**DEINE AUFGABEN**
• A. Beantworte anhand des Textauszugs diese drei Fragen:
(i) Mit welchen Buchstaben werden die beiden minderjährigen Kinder bezeichnet?
(ii) Woran scheiterte laut dem Beschwerdeführer die vollständige Erfüllung der Schulpflicht durch Hausunterricht?
(iii) Ab welchem Alter treten minderjährige Schulpflichtige hinsichtlich der Pflichten neben die Eltern?
• B. Fasse den Absatz des Textauszugs, der mit „Nach § 24 Abs. 1 SchPflG“ beginnt, als Stichpunktliste zusammen und behalte dabei seine wesentlichen Inhalte bei.

**TEXTAUSZUG**

++++++++

Der Beschwerdeführer bringt in beiden Fällen im wesentlichen gleichlautend vor, er habe schon im Zuge des Verwaltungsstrafverfahrens vorgebracht, nicht die Eltern hinderten die Kinder am Schulbesuch, sondern die Kinder lehnten auf Grund ihrer eigenen religiösen und sittlichen Überzeugung die Pflichtschulen ab der 1. Hauptschulklasse aus ihrem tiefsten Inneren ab, weil sie an diesen Schulen auf Grund der vorhandenen Schulsexualerziehung und der vorhandenen sexuellen Freiheiten ihr eigenes sittliches und psychisches Wohl für gefährdet erachteten. Die belangte Behörde habe die Weigerung der beiden mj. Kinder L und M dem Beschwerdeführer zum Vorwurf gemacht, weil er nicht alle Anstrengungen unternommen habe, die Kinder zur Erfüllung ihrer Pflichten anzuhalten. Nach Ansicht des Beschwerdeführers könne der Staat nicht in das Elternrecht eingreifen und den Vater verpflichten, gegen seine eigene moralische und sittliche Weltanschauung seine Kinder zu erziehen, sodaß diese geneigt seien, von sich aus die Schule zu besuchen. Aus dem angefochtenen Bescheid sei eindeutig zu erkennen, daß der Beschwerdeführer sich sehr bemüht habe, durch Hausunterricht der Schulpflicht zu entsprechen, doch sei ihm dies auf Grund der großen Anzahl der Kinder und mangelnden Platzes nicht vollständig gelungen. Der Beschwerdeführer werde durch die Entscheidungen der Schulbehörden in einen Gewissensnotstand versetzt, weil er die Kinder entgegen seinem persönlichen Glauben und und seinem Gewissen anhalten hätte müssen, die Schulsexualerziehung in den öffentlichen Pflichtschulen über seine Kinder ergehen zu lassen. Der Beschwerdeführer werde in seiner Glaubens- und Gewissensfreiheit und insbesondere auch im Elternrecht nach Artikel 2 des ersten Zusatzprotokolles zur MRK verletzt.

Nach § 24 Abs. 1 SchPflG sind die Eltern oder sonstigen Erziehungsberechtigten verpflichtet, für die Erfüllung der Schulpflicht, insbesondere für den regelmäßigen Schulbesuch und die Einhaltung der Schulordnung durch den Schüler bzw. in den Fällen der §§ 11, 13 und 22 Abs. 4 für die Ablegung der dort vorgesehenen Prüfungen zu sorgen. Minderjährige Schulpflichtige treten, sofern sie das 14. Lebensjahr vollendet haben, hinsichtlich dieser Pflichten neben die Eltern oder sonstigen Erziehungsberechtigten.

++++++++

**Datensatzeinträge**
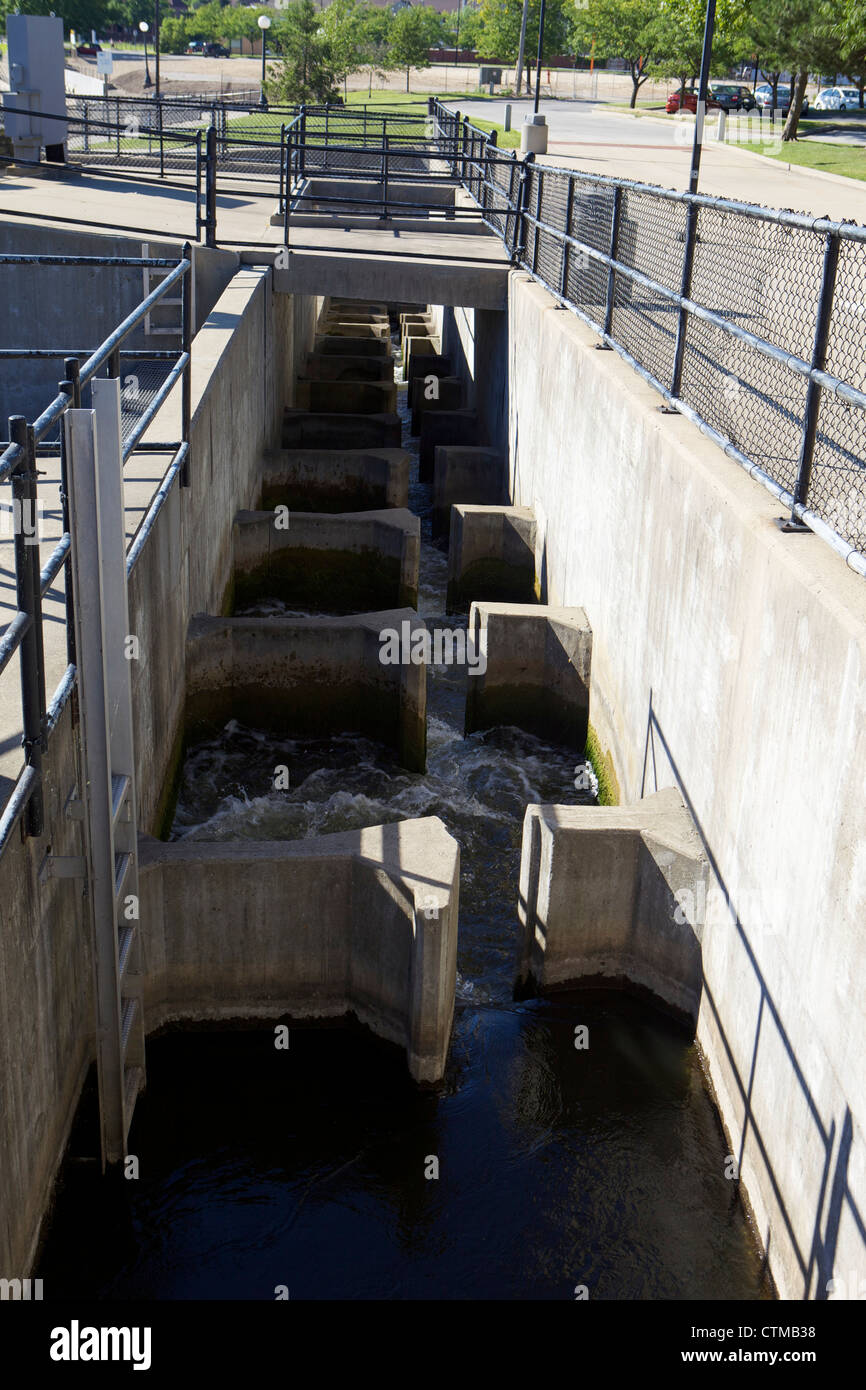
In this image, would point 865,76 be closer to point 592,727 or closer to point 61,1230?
point 592,727

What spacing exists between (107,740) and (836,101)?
62838 mm

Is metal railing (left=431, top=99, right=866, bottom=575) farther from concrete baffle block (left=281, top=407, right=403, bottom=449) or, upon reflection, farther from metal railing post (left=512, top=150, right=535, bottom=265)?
concrete baffle block (left=281, top=407, right=403, bottom=449)

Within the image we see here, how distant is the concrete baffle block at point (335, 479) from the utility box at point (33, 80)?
7260 mm

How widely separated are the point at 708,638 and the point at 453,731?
446cm

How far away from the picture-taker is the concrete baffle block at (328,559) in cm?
1320

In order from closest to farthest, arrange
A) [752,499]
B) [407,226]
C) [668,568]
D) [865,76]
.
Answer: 1. [752,499]
2. [668,568]
3. [407,226]
4. [865,76]

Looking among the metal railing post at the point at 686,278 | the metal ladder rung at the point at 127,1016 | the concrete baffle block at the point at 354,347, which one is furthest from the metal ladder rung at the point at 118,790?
the concrete baffle block at the point at 354,347

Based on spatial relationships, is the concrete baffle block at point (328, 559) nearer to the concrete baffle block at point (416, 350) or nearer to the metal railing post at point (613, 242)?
the metal railing post at point (613, 242)

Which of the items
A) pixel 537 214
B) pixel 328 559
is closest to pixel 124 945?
pixel 328 559
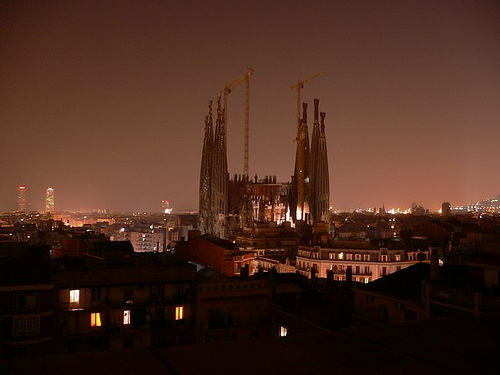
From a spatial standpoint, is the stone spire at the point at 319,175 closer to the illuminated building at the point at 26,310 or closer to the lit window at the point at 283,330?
the lit window at the point at 283,330

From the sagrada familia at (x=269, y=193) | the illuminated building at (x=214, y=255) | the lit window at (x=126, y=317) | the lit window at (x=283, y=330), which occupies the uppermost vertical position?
the sagrada familia at (x=269, y=193)

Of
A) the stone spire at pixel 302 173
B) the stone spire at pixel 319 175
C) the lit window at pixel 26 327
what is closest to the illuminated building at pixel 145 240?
the stone spire at pixel 302 173

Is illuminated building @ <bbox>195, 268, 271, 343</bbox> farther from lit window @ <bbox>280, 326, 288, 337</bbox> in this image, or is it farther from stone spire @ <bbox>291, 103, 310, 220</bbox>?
stone spire @ <bbox>291, 103, 310, 220</bbox>

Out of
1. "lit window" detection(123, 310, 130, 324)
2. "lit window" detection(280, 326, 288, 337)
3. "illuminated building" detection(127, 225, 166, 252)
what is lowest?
"illuminated building" detection(127, 225, 166, 252)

++++++++

**ANTWORTEN IN REIHENFOLGE**
• A.
(i) L und M
(ii) An der großen Anzahl der Kinder und am mangelnden Platz
(iii) Sobald sie das 14. Lebensjahr vollendet haben

• B.
- Nach § 24 Abs. 1 SchPflG müssen Eltern oder sonstige Erziehungsberechtigte für die Erfüllung der Schulpflicht sorgen.
- Dazu gehören insbesondere der regelmäßige Schulbesuch und die Einhaltung der Schulordnung durch den Schüler.
- In den Fällen der §§ 11, 13 und 22 Abs. 4 müssen sie für die Ablegung der dort vorgesehenen Prüfungen sorgen.
- Minderjährige Schulpflichtige, die das 14. Lebensjahr vollendet haben, tragen diese Pflichten neben den Eltern oder sonstigen Erziehungsberechtigten.